A listen to releases from progressive bands including Yes' In the Present-Live from Lyon, Emerson, Lake & Palmer's Live at the Mar y Sol Festival and special 3 disc Niagara reissue.
In the Present-Live from Lyon
The addition a few years back of singer Benoit David to the ever-evolving Yes line-up was perhaps the most significant member change in the group's entire history. With a voice that sounds amazingly like that of departed original vocalist Jon Anderson, David is able to breathe new life here into warhorses like "I've Seen All Good People" and "And You and I." There was a time when the thought of another live version of "Siberian Khatru" would cause even diehard fans to cringe but Yes opens this 2-CD/1-DVD set with the song; a few gentle but noticeable tweaks bring the song into the 21st century making it far more energetic and interesting that the somewhat soporific original. With a stellar cast of players including keys man Oliver Wakeman and seasoned vets Steve Howe, Chris Squire and Alan White the show is note-perfect and includes lots of favorites like "Roundabout," "Owner of a Lonely Heart," "Starship Trooper" and "Heart of the Sunrise." The DVD features excerpts from the concert and interview segments.
Emerson, Lake & Palmer
Live at the Mar y Sol Festival
This show was recorded in Puerto Rico in 1972 and the CD booklet offers a brief remembrance from each member; Emerson claims his Moog wasn't performing properly due to the Caribbean humidity, Lake remembers watching out for rattlesnakes and how the sleeve of his velvet jacket almost caught fire upon contact with super-heated TV lighting equipment and Palmer acknowledges that the show has been treated with modern technology to improve the sound.

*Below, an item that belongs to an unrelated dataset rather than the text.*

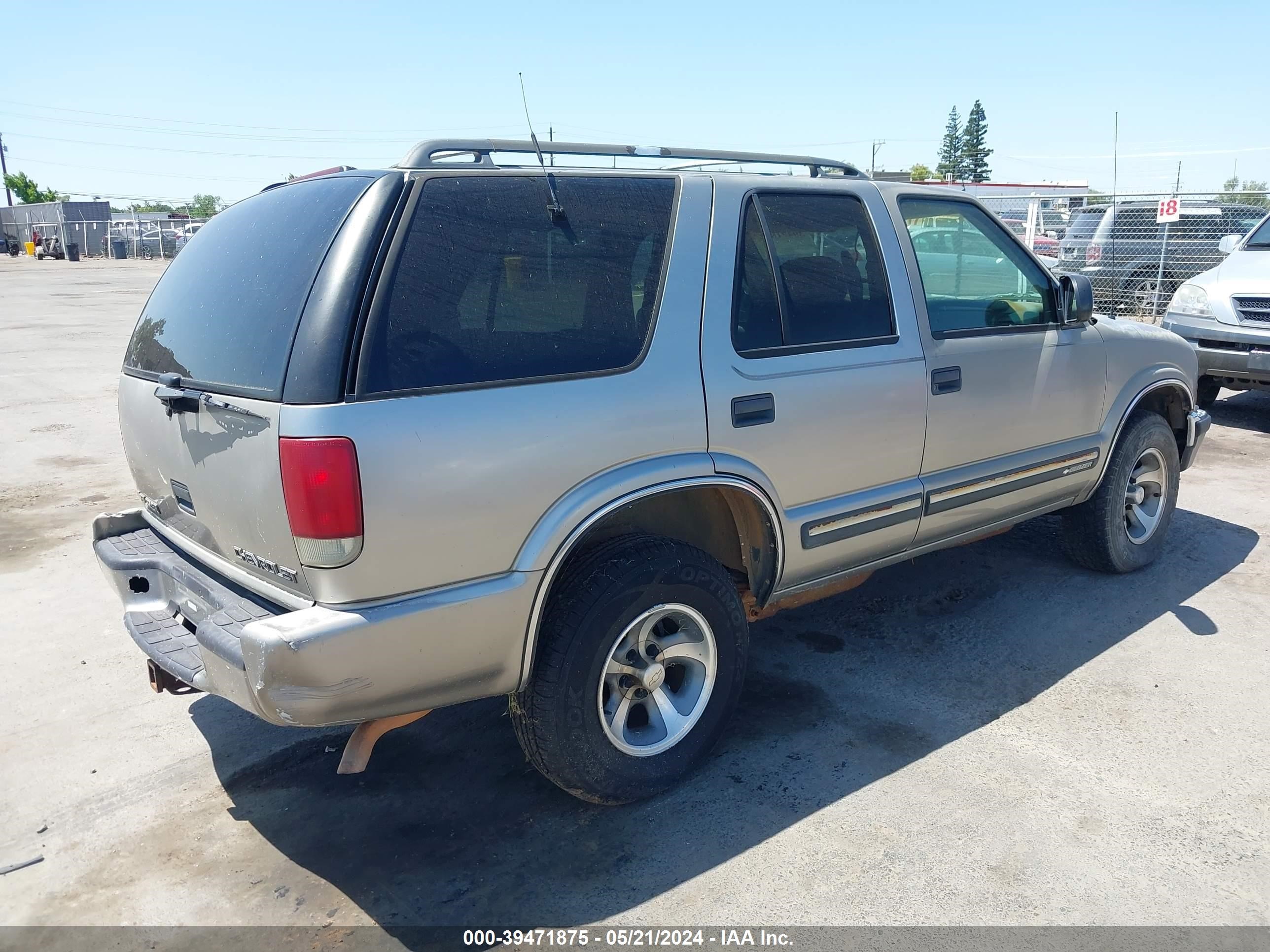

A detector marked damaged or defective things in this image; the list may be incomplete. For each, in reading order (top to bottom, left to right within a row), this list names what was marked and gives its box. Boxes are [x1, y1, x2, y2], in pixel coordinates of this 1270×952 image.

dented bumper [92, 515, 538, 731]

That's nice but maybe it wasn't necessary; the concert recording, finally seeing official release in the U.S., has long been well-coveted on the bootleg market. "Hoedown," "Take a Pebble" and the vaunted "Lucky Man" are the "short" numbers here while the set's other four songs, "Tarkus," "Pictures at an Exhibition," "Rondo" and Emerson's piano improv segment spread out over more than an hour.
The brainchild of German jazz drummer Klaus Weiss, Niagara was an early '70s outfit composed strictly of drummers and percussionists and Niagara, the first of their three albums features only two cuts; long jams called "Sangandongo" and "Malanga." These are not indulgent drum solos; rather they are luxurious grooves meant to lose oneself in. This special 3-CD set also includes subsequent Niagara albums Afire and S.U.B. in which Weiss experimented a little by adding bass, guitar and sax to the mix.